革命のカノン
ヘルベティアと境界を接するのは、いくつかの領の最北端だ。その境界にあるエアフルト砦の増員をして、3月が経つ。
それは即ち、ヘルベティアとの密約を断ってから3月が経ったことを指す。あまりの静かさに、リコリスは恐れを感じていた。
リンケですら何も言わないこの状況が、リコリスにとって好ましいのかすら分からない。リコリスは、テオドールに、騎士団の養成と訓練を強化するよう指示していた。
たとえ、攻め込まれても、退けられるように。それが、無理でも、帝国からの援軍を待つ間、攻め落とされないように。
「国立大学の開校式も終了いたしました。陛下には、お言葉を賜り、感謝いたしております。学生の士気も高まったというもの。」
「今後、義務教育を終えた者たちの受け皿を、増やしていく必要があるわ。地域によって取りこぼしが決してないように、今後も国立大学を設立していかなければならない。けれど、それは、少し先に見送ります。」
「はい、陛下。しばらくは、様子を見て、学科を増やすことに集中するべきかと思います。」
ロズゴニーは結局、娘の入学を認めたと漏れ聞いた。女性の入学を認めると決断したのは、ロズゴニーだが、その背を押したのは、娘だという。
それだけ聞けば、この国の未来は明るいと思えるのに、ヘルベティアが絡むと途端に真っ暗な奈落に落とされた気持ちになる。
「陛下!」
バンっと音を立てて開けられた扉の先には、侍従が息を荒げて肩を上下させている。リコリスは、その所作に目を細めた。

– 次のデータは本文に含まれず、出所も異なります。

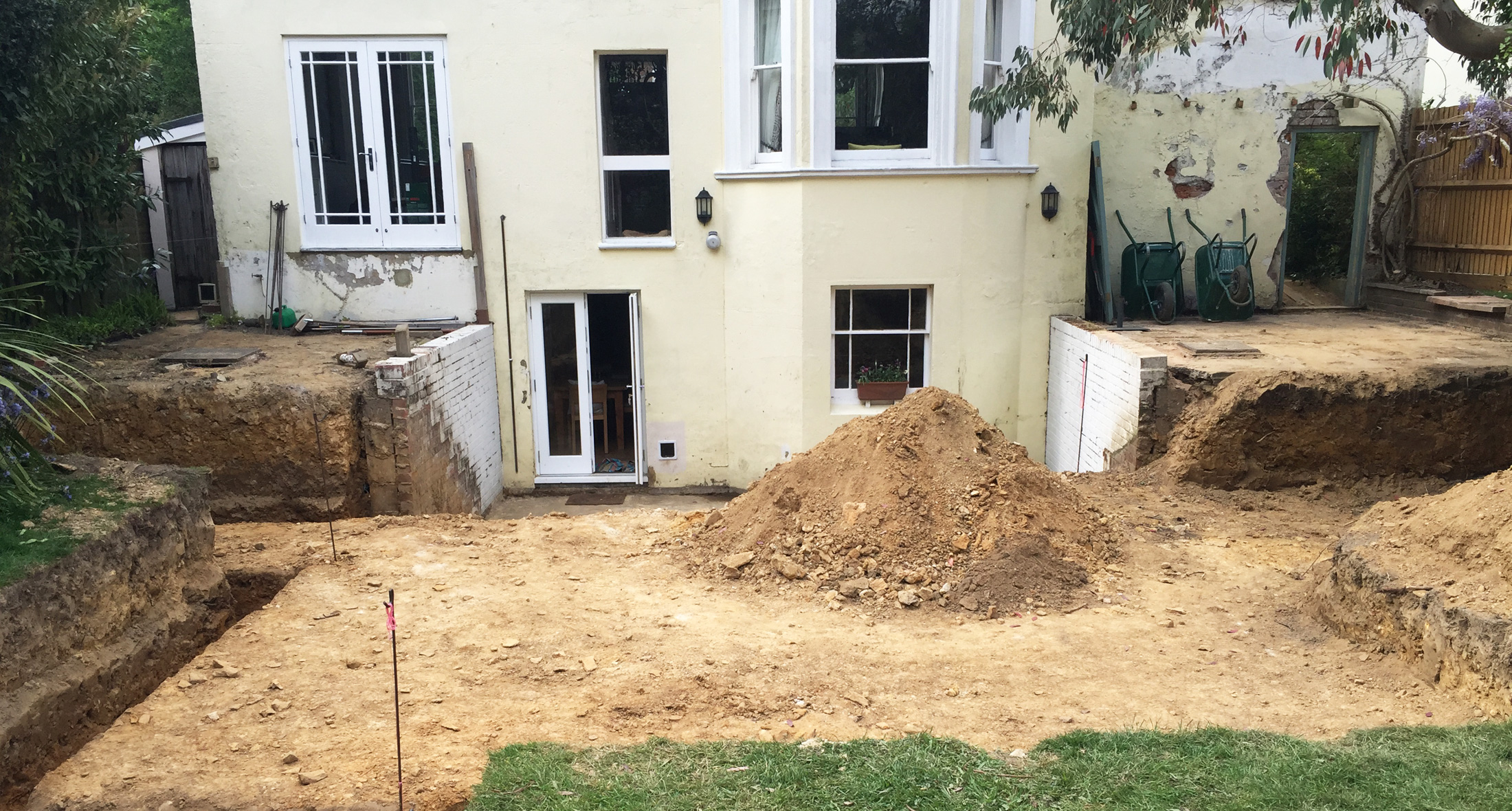 Garden in Tunbridge Wells during site levels preparation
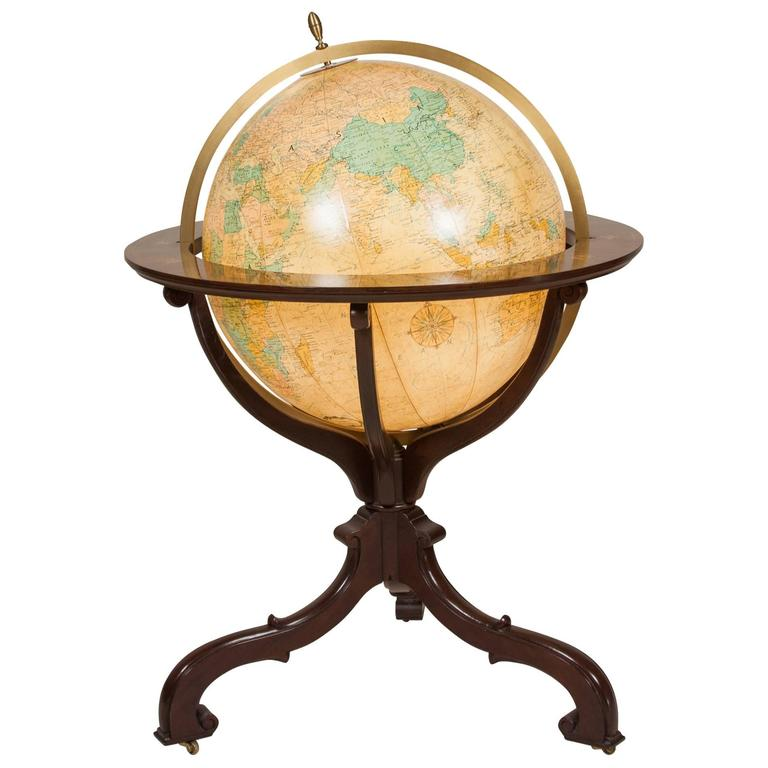 Ergo – Illuminated Globe On Stand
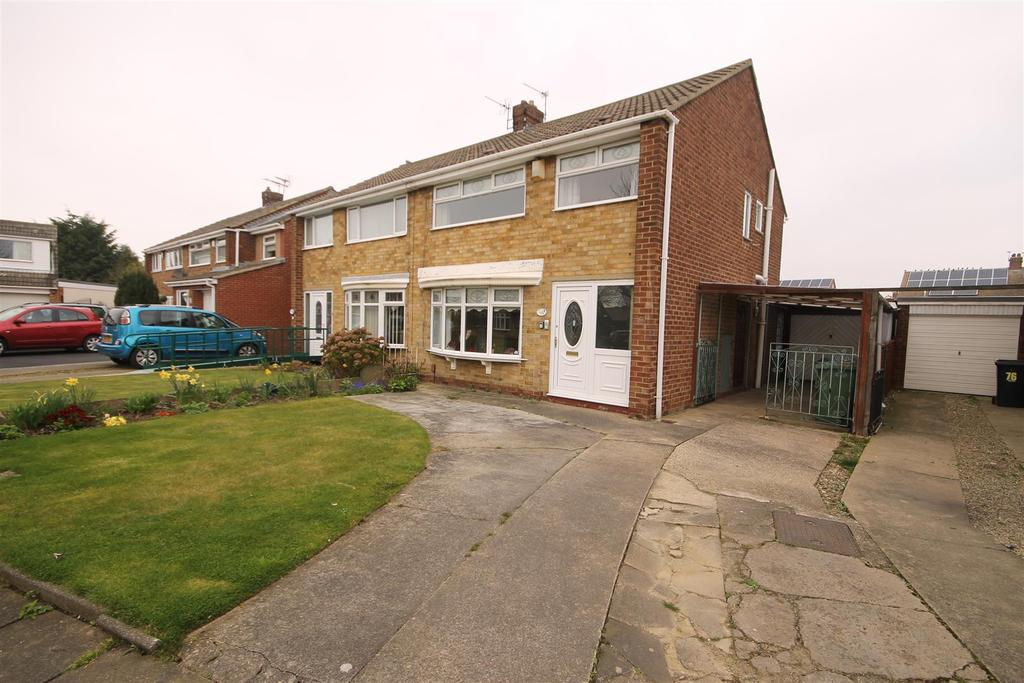 3 Bedrooms Semi Detached House for sale in Fens Crescent, Hartlepool
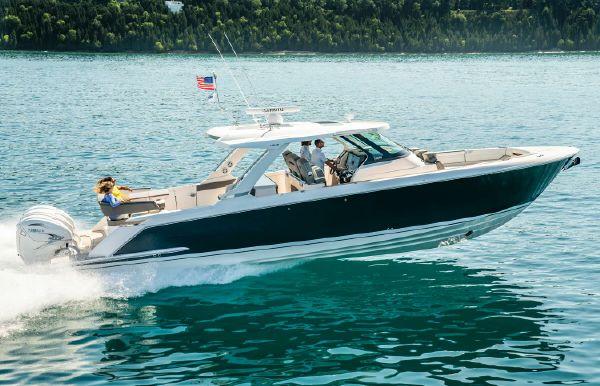 2022 Tiara Yachts 43 LS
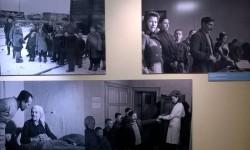 Seria zdjęć o rodzinie repatriantów przybyłych do Wrocławia  na wystawie John Vachon. Trzy razy Polska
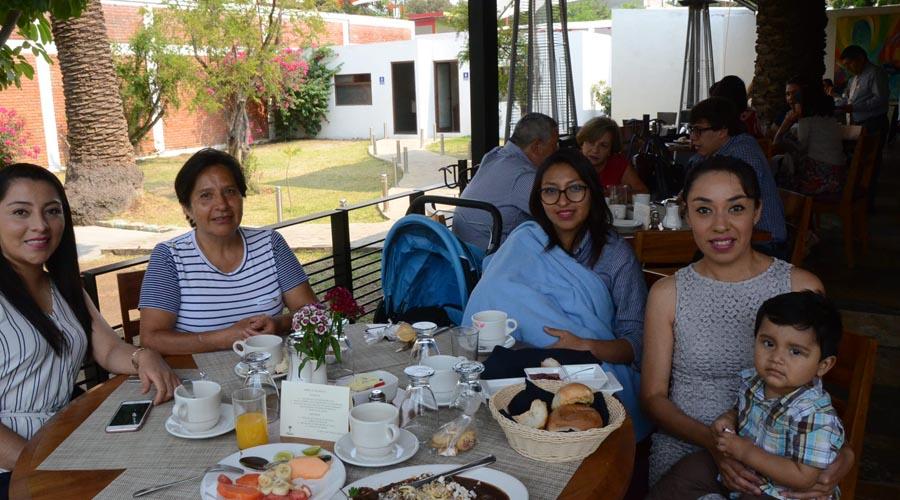 Almuerzo  familiar   El Imparcial de Oaxaca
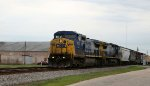 CSX 7847 & 7767 lead a train southbound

「会議中に、申し訳ありません。エアフルト砦から伝令が、」
一瞬で会議室がざわめき、リコリスは誰もがこれを懸念していたことを知った。
「マクデブルク領アイゼナハにて革命が起きたとのことです!」
ざわつきは一層大きくなり、波のように感じられた。
革命
リコリスが恐れていたものとは別の事態がこの国で起きている。
リコリスは一瞬で、自分の立っている場所がぐらぐらと崩れていく気がした。
陛下、陛下。
口々に言われる自分の呼び名に、リコリスはめまいすら感じた。どうして、ヘルベティアとの関係が悪化している今、革命など。

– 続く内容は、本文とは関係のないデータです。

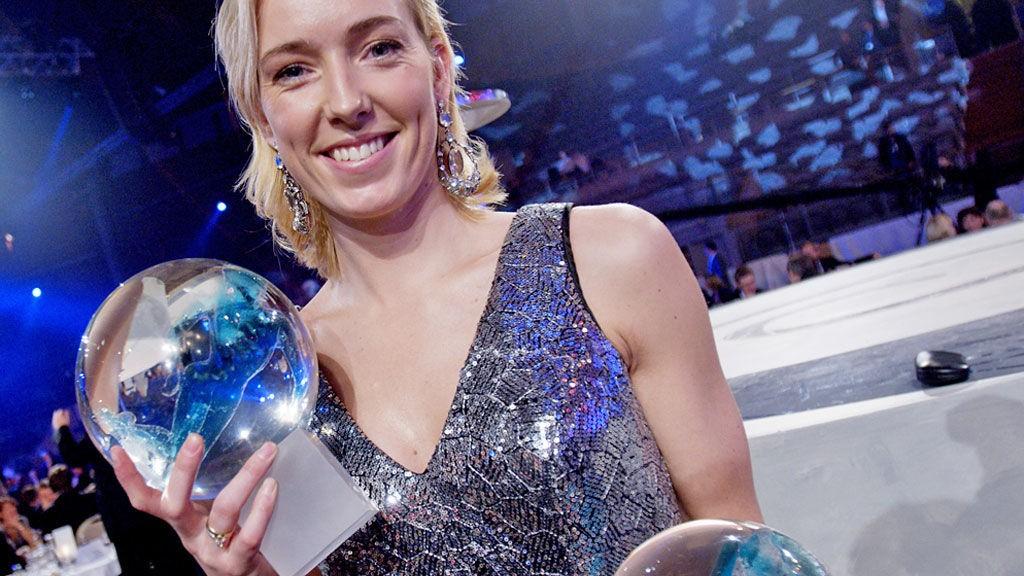 STILTE I SØLV: Håndballkeeper Katrine Lunde Haraldsen vant to priser under årets Idrettsgalla.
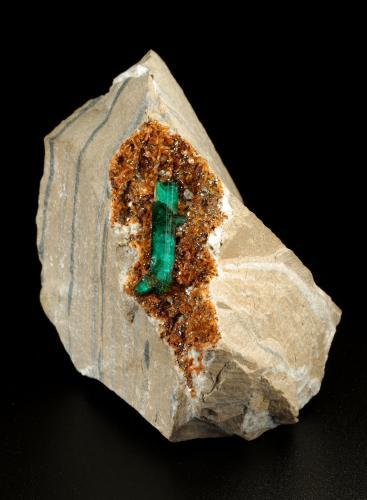 Beryl (variety emerald), Albite (variety cleavelandite), Dolomite, Pyrite<br />Chivor mining district, Municipio Chivor, Eastern Emerald Belt, Boyacá Department, Colombia<br />50x67x50mm, main xl=18mm<br /> (Author: Fiebre Verde)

マクデブルク領アイゼナハは、議会を開くことを願い出たアロイスの生まれ故郷だ。なんてことだ。リコリスは、叫びだしたい気持ちになった。
切り捨てる覚悟を持って監視したにもかかわらず、この革命を許してしまった。国で一番の教育を受けていたにもかかわらず、この最悪のタイミングで革命を起こしたアロイスに、呪いの言葉を吐きたくなる。裏切られたとすら感じる。

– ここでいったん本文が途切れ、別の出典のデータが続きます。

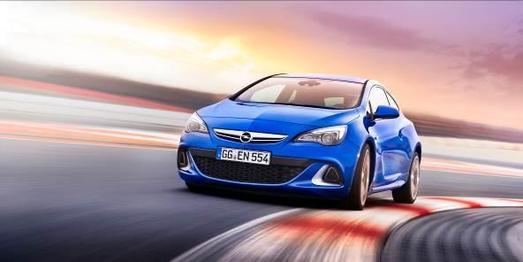 Der neue Astra OPC steht zwar noch nicht bei den Opel Händlern, ist aber schon bestellbar und auf dem Opel Stand in der Motorsport-Arena Oschersleben ausgestellt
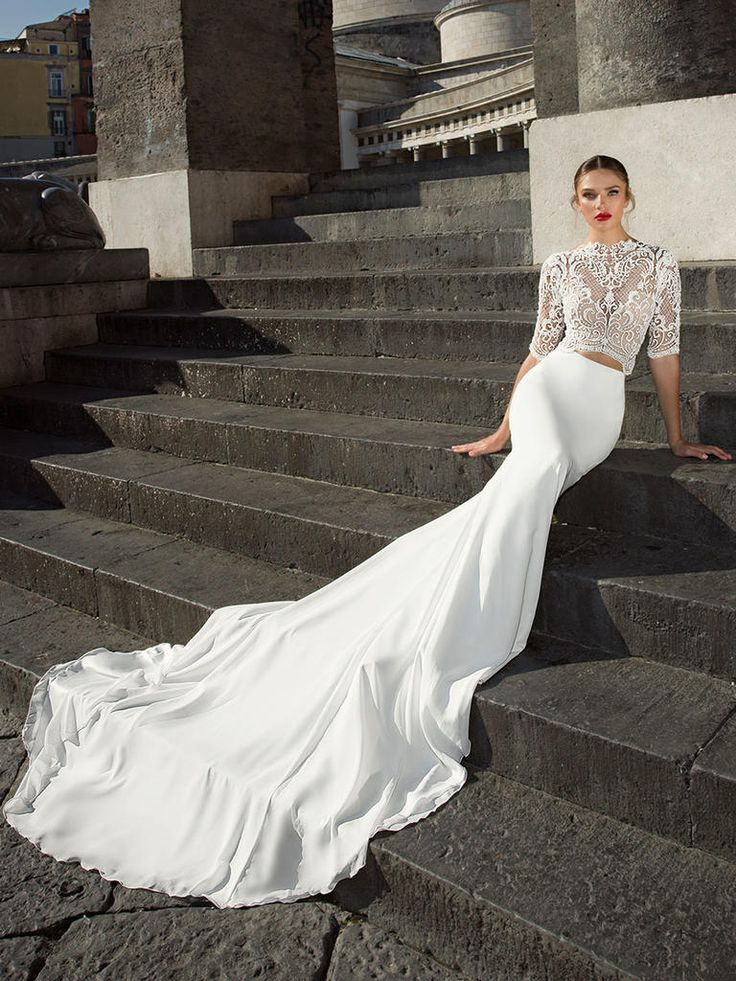 Julie Vino Fall 2017: Fashion-Forward Dresses to Show Off Your ...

思わずテオドールを見た。彼の瞳は、この会議室の中で、ひと際、光って見える。
「バルテルス卿、どれほど兵を連れて行ってもいい。必ず、鎮圧していらっしゃい。」
「はっ、陛下のご命令とあらば。」
「国民の被害は最小限にと言いたいところだけれど、犠牲は厭いません。」
リコリスは、自分は賢王になれると、かつてニコライに言った。冷徹な賢王に。
だが、今は、ただひたすらに冷徹で残酷であるだけに思えた。自分は賢く国を治めることなどできないのかもしれない。ただ、無慈悲な王であるだけなのかもしれない。
こんな時、ローズベルならどうするだろうか。あの美しい天使を目の前にしたら、アロイスは革命を起こすなどという考えを抱きもしなかっただろうか。マルセルは、密約を持ち出さなかっただろうか、それともひざまずいて許しを乞うただろうか。
考えても仕方のないことなのに、自分がこの席に相応しくないことが痛いほど感じられた。残酷で無慈悲なだけの王になど、なりたくないのに。
ままならない。
リコリスは、小さくつぶやいた。